Data Storage with Python


I've spent the last few years working with numerical data. Most of these data are gathered with various instruments, saved to some file that lives on a lab computer, then is transferred onto my laptop via SSH, FTP, Email, Dropbox, an HTTP server, or a USB stick, and then analyzed with either a Python or a Matlab script. I've worked with a lot of different types of file types, and I wanted to write up the pros and cons of each.

Ascii (Plain Text) Files

Writing in plain text is nice when you want to edit the data file using a text editor. They are best for light-weight or small datasets, or for configurations/settings. They also work well when sending a file to another person who doesn't use your specific workflow.

  • .txt Raw text files: Unstructured text. Good for jotting some notes, but easily lost and difficult to read programatically.
  • .yaml YAML ain't markup language: Easy-to-learn markup language. Great for writing down configurations and settings.
  • .json, .bson JavaScript Object Notation: Markup language of the internet. Many tools to parse in a variety of languages, most famously, JavaScript. Very similar to Python's dict class.
  • .csv, .tsv Comma-separated values, and more rarely tab-separated values: Rows of data, separated by commas. Very portable, but not very memory effecient.

Binary Files

These are somewhat niche data formats. They're great for the task they're designed for, don't have all the features of something like HDF5.

  • .npy, .npz Numpy Files: Default data format for NumPy. Portable between Python environments, but not outside of Python (e.g., Microsoft Excel, Matlab)
  • .xls, .xlsx Excel Spreadsheets: Portable to folks who like spreadsheets. Works well for medium-sized datasets.

HDF5-Based Binary Files

HDF5 has all the features you would ever dream for in a data format. While all of the features are available in the HDF5 base library, there are several formats that build on top of the base library to make writing/reading data and attributes a little more straightforward. If you and your team can use this format, you should use it. Steep learning curve.

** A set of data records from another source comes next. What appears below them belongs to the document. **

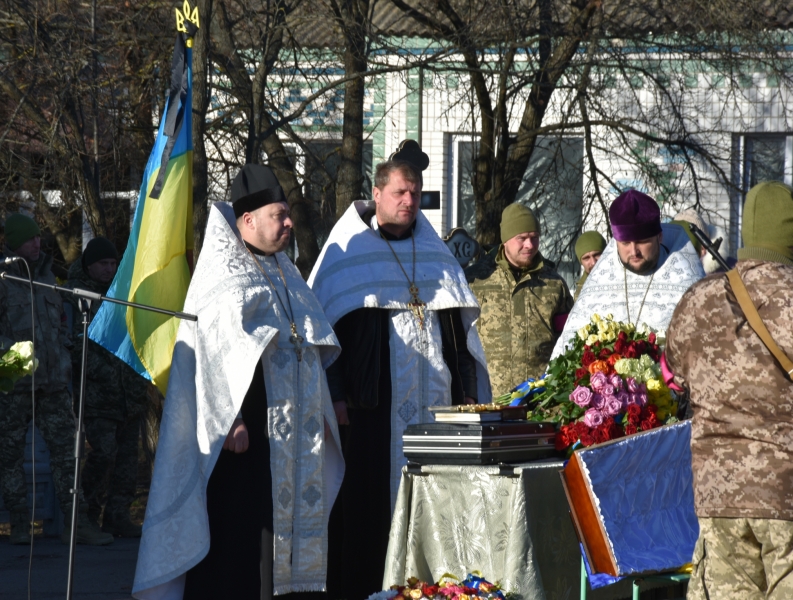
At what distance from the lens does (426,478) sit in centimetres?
496

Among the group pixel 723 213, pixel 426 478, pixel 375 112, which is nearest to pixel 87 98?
pixel 375 112

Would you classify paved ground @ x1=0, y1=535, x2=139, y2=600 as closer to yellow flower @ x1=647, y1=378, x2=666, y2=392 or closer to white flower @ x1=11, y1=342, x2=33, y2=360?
white flower @ x1=11, y1=342, x2=33, y2=360

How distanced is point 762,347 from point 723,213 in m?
9.71

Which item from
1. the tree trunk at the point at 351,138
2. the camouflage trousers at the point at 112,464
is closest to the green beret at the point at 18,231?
the camouflage trousers at the point at 112,464

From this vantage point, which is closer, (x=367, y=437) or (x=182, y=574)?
(x=182, y=574)

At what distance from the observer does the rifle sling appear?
361cm

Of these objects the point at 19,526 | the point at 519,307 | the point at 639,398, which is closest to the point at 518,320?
the point at 519,307

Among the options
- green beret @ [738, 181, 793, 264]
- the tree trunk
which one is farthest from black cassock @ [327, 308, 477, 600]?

  • .h5, .hdf5 Hierarchical Data Format 5: The Holy Grail of data storage. Self-describing multi-dimensional hierarhical datasets of arbitrary/mixed types. Supports compression.
  • .mat MATLAB Data Files: MATLAB's default data format, based on HDF5, but doesn't make use of all the features
  • PyTables: Adds an API layer on top of Python's basic h5py library. Ideally suited for time series, or other datasets where rows of data are added sequentially as time progresses.
  • .nc NetCDF4 (Network Common Data Format): Adds a bit more structure and APIs on top of the HDF5 format. Fantastic for saving arrays of data with annotations and coordinates. Gold-standard format for saving instrument characterization or plot data.

SQL

  • .sqlite3, .db, SQLite: A light-weight relational database management system all wrapped up in a single portable file. This is great when you multiple threads/workers running at the same time, reading job requests from and writing results back to a single file.